It was about 1956.
The sirens were louder than I’d ever heard them, and suddenly I realized it was because they were so close. In fact, careening down Howell Street towards our alley.
When I wondered aloud where they were going, Jill joked, “Maybe to your house!”
I felt numb as fear overtook me. It had been my evening chore to take out the trash and strike the wooden match against the barrel. One of the rules associated with this task was waiting to see that the fire started properly and watch it until the fire slowed down.

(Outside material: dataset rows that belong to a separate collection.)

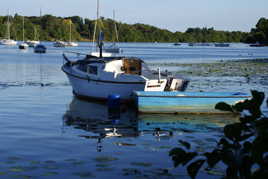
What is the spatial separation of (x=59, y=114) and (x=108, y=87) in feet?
11.9

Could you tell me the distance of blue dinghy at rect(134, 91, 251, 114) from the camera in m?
21.5

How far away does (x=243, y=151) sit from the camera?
463 centimetres

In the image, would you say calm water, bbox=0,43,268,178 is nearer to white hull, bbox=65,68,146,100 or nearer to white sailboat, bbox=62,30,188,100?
white hull, bbox=65,68,146,100

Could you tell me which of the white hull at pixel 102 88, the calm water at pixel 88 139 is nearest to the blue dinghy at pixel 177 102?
the calm water at pixel 88 139

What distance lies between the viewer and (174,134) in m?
17.4

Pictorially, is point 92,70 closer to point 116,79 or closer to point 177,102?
point 116,79

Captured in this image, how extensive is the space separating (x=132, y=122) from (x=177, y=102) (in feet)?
8.03

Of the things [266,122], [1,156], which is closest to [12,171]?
[1,156]

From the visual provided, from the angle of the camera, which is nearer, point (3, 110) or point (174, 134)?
point (174, 134)

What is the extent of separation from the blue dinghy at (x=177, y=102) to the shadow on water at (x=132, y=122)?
262mm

But, of course, I was in a terrible hurry that evening. In a rush to resume playing with my neighborhood friends, I dumped the trash into the barrel, struck the match, quickly threw it in, and rode off on my bike.
|How could such a sweet little thing get into so much trouble?|
(By the way, this was my favorite sundress. It was pink and blue.)

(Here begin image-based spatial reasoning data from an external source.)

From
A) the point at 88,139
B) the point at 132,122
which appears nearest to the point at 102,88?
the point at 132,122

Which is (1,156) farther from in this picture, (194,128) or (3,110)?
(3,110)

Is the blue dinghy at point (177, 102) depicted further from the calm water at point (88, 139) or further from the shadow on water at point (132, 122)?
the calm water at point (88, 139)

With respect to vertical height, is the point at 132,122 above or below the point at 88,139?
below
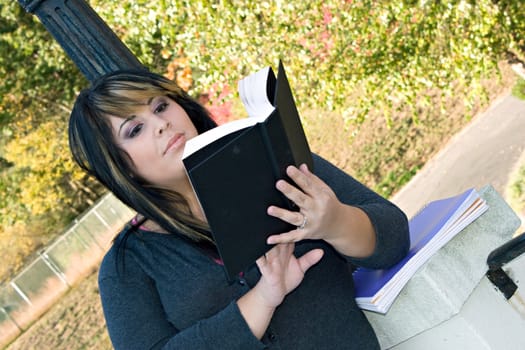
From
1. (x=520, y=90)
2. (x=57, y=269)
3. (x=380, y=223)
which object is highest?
(x=380, y=223)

Turning up my street and approaching the fire truck parked in the alley, I knew I was in very big trouble. My first thought was to stay on my bike and ride away, but knowing I’d have to face the music sooner or later, I opted to face it sooner and get it over with.
My mother gave me a stern and rather frantic look as I approached. If I recall correctly, Jill rode away. The fireman on the scene gave me a lecture, explaining some of the trash fell over onto the brush along the alley fence, and could have quickly spread and been much worse.

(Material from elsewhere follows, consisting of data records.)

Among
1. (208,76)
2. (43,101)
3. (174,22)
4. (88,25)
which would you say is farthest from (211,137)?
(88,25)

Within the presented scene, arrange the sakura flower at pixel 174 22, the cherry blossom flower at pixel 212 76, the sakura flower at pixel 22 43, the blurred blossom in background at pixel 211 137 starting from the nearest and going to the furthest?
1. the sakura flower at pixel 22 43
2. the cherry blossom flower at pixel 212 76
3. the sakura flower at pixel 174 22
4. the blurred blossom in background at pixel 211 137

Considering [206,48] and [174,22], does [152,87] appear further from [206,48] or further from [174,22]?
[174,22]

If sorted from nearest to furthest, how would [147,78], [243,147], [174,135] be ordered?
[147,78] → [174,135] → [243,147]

Then my mother pretty much repeated everything he said, but in a much less friendly tone.
I am quite sure; in fact, I'd bank on it, that I had consequences that have somehow been blocked from my recollection.
But the worst consequence of all was seeing my younger sisters and brother all looking at me, as only siblings will, fully realizing the drama of the whole episode.
And very glad it wasn’t them in trouble this time.